Dois homens foram denunciados pelo MPF (Ministério Público Federal) pelos crimes de tortura e ameaça, cometido contra uma idosa e a filha adolescente, de 13 anos. Todos são indígenas, moradores da Aldeia Ñande Ru Marangatu/Campestre, localizada na região do município de Antônio João, a 320 quilômetros de Campo Grande.
Os crimes ocorreram em 28 de fevereiro de 2022. De acordo com as investigações, os homens promoveram uma sessão de constrangimento público contra as vítimas, em uma escola e na própria aldeia, com uso de violência e ameaça grave.

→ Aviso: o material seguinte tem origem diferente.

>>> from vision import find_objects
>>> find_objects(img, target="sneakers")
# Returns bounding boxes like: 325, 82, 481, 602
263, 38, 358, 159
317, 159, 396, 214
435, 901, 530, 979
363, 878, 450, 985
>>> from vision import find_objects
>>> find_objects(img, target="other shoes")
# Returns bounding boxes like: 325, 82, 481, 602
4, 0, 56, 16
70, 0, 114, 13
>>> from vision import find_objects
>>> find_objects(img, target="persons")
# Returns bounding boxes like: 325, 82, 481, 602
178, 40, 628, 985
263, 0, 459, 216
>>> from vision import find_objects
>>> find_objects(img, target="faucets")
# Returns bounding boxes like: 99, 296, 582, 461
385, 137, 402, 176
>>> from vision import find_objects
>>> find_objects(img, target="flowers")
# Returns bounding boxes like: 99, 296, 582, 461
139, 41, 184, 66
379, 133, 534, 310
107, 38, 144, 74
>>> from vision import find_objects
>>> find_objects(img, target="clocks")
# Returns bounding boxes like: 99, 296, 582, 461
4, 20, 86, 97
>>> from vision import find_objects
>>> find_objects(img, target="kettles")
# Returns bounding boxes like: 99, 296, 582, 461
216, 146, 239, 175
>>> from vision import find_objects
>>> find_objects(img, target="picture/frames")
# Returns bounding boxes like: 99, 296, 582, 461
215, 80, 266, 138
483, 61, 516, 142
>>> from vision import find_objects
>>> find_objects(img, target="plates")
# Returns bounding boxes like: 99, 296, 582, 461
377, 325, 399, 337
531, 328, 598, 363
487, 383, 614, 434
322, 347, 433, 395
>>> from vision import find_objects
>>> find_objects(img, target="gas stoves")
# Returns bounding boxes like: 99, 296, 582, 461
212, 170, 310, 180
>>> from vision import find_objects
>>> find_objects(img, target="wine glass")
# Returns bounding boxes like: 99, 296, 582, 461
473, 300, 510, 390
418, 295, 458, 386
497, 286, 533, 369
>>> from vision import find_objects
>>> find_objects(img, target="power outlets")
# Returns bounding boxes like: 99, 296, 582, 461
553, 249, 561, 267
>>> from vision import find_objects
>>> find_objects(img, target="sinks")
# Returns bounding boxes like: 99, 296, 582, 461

O irmão de um dos denunciados estava doente e disse ter sonhado que havia sido amaldiçoado com um feitiço realizado pela idosa, conhecida por ser uma antiga rezadora indígena da aldeia. Os denunciados, um deles sendo Capitão da aldeia no período, acompanhados de outros indivíduos ainda não identificados, levaram a idosa e a filha à força até a escola da aldeia e, na frente de outros moradores, colocaram as duas de cócoras e cortaram seus cabelos, sob ameaças de agressão, com o objetivo de fazê-las confessar a realização do “feitiço”. Esses fatos embasaram a denúncia por tortura, com o agravante de terem sido cometidos contra uma adolescente de 13 anos e uma idosa com mais de 60.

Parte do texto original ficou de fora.